WHAT THE EXERCISE ASKS ▸ Every line from the one containing "Windows 2000 troubleshooters" to the one containing "Szybki informator o systemie | 189" in the records below, both included, must be set down exactly, and no other line.

SUPPLIED DATA ▸
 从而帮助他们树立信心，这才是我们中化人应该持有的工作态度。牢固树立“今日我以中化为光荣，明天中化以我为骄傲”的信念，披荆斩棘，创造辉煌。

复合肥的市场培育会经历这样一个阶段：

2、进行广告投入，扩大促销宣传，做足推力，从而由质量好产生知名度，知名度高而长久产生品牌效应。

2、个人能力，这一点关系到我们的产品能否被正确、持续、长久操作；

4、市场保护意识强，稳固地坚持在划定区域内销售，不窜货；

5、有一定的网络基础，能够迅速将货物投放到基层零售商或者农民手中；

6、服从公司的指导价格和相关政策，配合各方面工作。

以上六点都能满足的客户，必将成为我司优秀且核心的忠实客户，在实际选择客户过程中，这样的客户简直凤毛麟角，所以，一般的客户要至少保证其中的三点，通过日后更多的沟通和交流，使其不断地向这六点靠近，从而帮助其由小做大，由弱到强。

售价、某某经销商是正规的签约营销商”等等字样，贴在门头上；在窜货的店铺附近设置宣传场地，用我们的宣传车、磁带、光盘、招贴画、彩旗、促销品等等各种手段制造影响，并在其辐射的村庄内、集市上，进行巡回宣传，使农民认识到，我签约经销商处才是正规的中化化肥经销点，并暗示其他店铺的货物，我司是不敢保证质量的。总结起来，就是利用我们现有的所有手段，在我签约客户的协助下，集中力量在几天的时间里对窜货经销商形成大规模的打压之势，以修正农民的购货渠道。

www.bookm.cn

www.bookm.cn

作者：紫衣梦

...

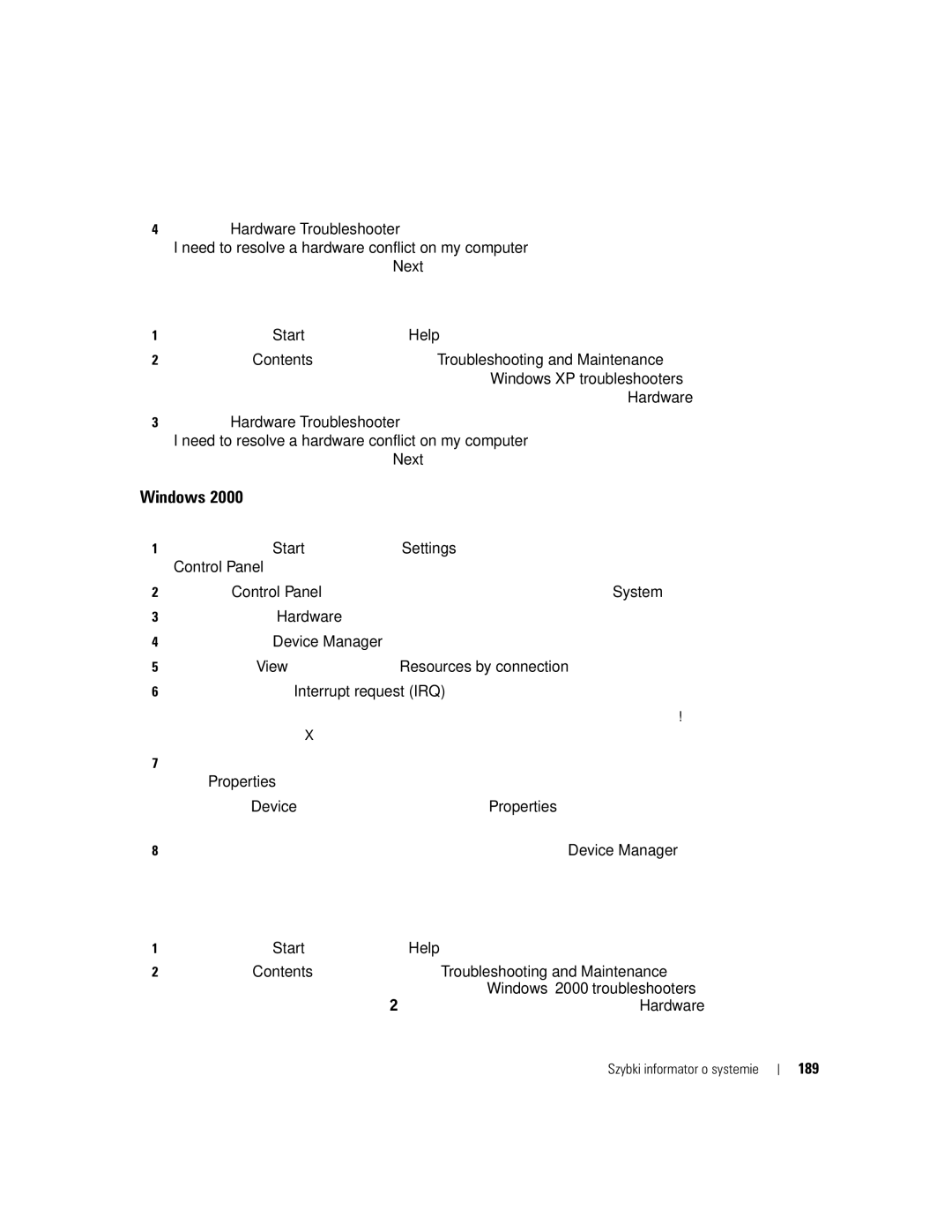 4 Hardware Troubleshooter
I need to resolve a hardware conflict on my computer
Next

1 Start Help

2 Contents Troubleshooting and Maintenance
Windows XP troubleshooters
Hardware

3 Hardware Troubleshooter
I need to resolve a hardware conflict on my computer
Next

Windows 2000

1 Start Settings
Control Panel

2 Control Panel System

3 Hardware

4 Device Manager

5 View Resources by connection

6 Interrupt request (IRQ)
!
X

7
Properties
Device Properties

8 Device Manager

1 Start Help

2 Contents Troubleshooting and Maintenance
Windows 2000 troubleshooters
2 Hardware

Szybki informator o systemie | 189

---

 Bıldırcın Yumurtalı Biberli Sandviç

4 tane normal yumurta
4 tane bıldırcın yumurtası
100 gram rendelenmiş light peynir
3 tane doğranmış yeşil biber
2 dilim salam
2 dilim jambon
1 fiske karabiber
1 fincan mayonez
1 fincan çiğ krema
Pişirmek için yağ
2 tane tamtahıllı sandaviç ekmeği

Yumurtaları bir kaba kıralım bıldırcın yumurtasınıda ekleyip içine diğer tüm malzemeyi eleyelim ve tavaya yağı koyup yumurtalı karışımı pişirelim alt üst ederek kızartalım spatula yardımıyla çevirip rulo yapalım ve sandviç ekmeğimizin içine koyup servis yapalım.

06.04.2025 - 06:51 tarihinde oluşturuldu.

WORKED SOLUTION ▸
Windows 2000 troubleshooters
2 Hardware

Szybki informator o systemie | 189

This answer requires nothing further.